4. Research Question/Selection of the Problem:

• Identify a research question that you can answer after analysing both datasets. The research question must focus on countries, such as Australia and the UK.
• Justify your research question. Why is your research question important for comparing the COVID-19 situation between Australia and other countries?

5. Method (3):
• You are using Spark as you are dealing with big data. By the way, what is Spark?
• Why did you choose spark over Hadoop MapReduce?

6. Connection Between Datasets:
• How can you connect these two datasets to answer your research question?
• List the steps you have taken to find out the useful subset of the datasets.

7. Data Analysis:
• Provide a detailed analysis with appropriate visualisations to answer the research question.

{Relevant Discussions according to the Visualisations})

8. Findings:
• Provide the discussion to answer your research question based on the findings from the analysis.

9. Ethics and Privacy:
• Research Australian Law on collecting public data and show the validity of this mobility dataset according to Australian Law.
• Research Australian Law on collecting public data and show the validity of this cc dataset according to Australian Law.

10. Hosting on a server

• Please create a Spark cluster in AZURE and run your analysis code in that cluster. Now, record a video with any screen capturing software. The recording should show that you are using AZURE and you are running your whole code in the AZURE server using Spark. Upload this video to Google Drive and share the link at the end of the report or in a separate file named.

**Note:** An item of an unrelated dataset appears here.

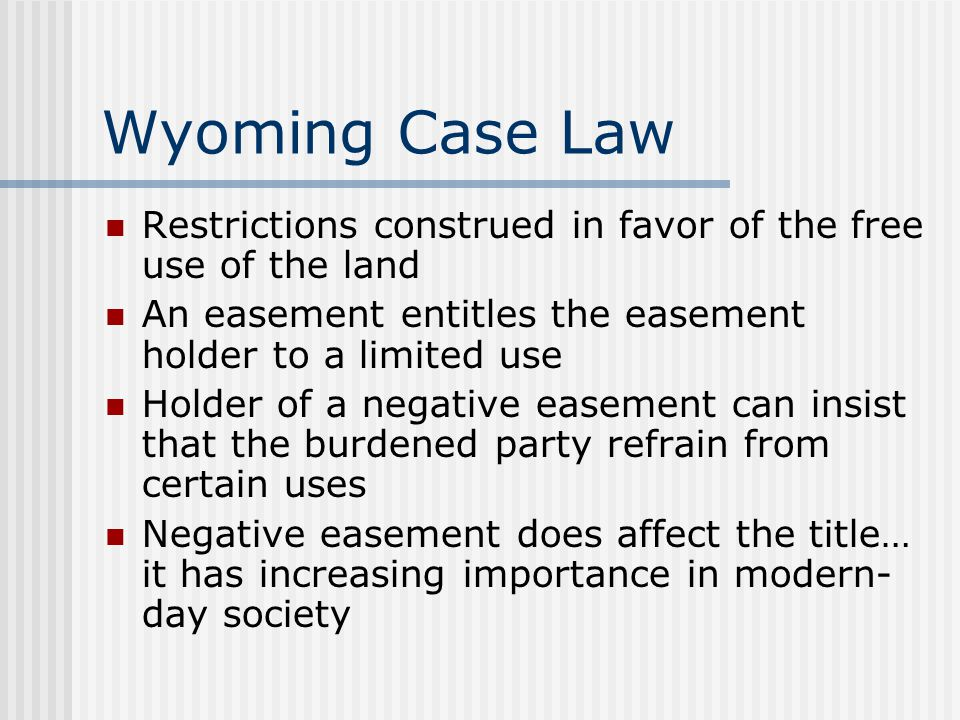 Wyoming Case Law Restrictions construed in favor of the free use of the land An easement entitles the easement holder to a limited use Holder of a negative easement can insist that the burdened party refrain from certain uses Negative easement does affect the title… it has increasing importance in modern- day society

12. Presentation and Viva:

• Students need to present their work and findings. Questions will be asked at the end of the presentation
10. Writing Style and Report Format:

• The report is clearly written, and sections are connected.
• The report follows the given structure.
• Proper and correct in-text citation is presented in the report.
• The report cannot exceed fifteen pages (Page count includes everything from the table of contents to references and appendix). Any front of size 12pt is accepted.